CVE-2021-26256: 
WordPress vulnerability analysis and mitigation

An Unauthenticated Stored Cross-Site Scripting (XSS) vulnerability was discovered in Survey Maker WordPress plugin versions 2.0.6 and below. The vulnerability was disclosed on December 3, 2021, and was assigned CVE-2021-26256. The issue affects the Survey Maker plugin developed by ays-pro for WordPress installations (Patchstack, WPScan).

The vulnerability is classified as a Cross-Site Scripting (XSS) issue with a CVSS v3.1 base score of 6.1 (Medium) according to NVD, and 4.7 (Medium) according to Patchstack. The vulnerability vector is CVSS:3.1/AV:N/AC:L/PR:N/UI:R/S:C/C:L/I:L/A:N, indicating that it can be exploited remotely without authentication but requires user interaction (NVD).

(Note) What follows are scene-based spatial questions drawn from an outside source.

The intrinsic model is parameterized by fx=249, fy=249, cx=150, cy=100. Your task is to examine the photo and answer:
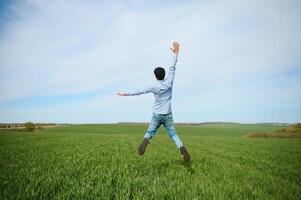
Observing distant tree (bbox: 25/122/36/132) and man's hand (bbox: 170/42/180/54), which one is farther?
distant tree (bbox: 25/122/36/132)

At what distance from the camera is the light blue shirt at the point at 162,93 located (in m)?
7.07

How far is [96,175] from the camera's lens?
5.34m

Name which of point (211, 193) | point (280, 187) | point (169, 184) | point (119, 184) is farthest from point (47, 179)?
point (280, 187)

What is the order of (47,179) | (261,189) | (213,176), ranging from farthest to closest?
1. (213,176)
2. (261,189)
3. (47,179)

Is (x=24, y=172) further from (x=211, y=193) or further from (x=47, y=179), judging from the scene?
(x=211, y=193)

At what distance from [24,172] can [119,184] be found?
230 cm

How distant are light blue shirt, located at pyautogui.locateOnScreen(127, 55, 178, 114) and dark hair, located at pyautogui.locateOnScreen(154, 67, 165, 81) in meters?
0.12

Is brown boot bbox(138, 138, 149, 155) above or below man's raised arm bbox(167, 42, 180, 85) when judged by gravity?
below

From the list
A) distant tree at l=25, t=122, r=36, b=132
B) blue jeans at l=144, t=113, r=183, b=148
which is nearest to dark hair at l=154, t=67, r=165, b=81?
blue jeans at l=144, t=113, r=183, b=148

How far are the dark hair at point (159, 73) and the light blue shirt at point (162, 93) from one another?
0.12 metres

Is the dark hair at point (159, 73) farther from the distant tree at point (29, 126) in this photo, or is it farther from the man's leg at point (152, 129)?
the distant tree at point (29, 126)

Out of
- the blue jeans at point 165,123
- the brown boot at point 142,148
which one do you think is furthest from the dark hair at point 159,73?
the brown boot at point 142,148

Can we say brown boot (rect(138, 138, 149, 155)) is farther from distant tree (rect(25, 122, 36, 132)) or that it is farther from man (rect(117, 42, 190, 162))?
distant tree (rect(25, 122, 36, 132))

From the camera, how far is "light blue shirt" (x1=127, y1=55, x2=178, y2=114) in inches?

This vulnerability could allow malicious actors to inject malicious scripts, such as redirects, advertisements, and other HTML payloads into the website which will be executed when guests visit the site. The impact includes potential compromise of confidentiality and integrity at a low level (Patchstack).

The vulnerability was patched in version 2.0.7 of the Survey Maker plugin. Users are advised to update to version 2.0.7 or later to remove the vulnerability (Patchstack).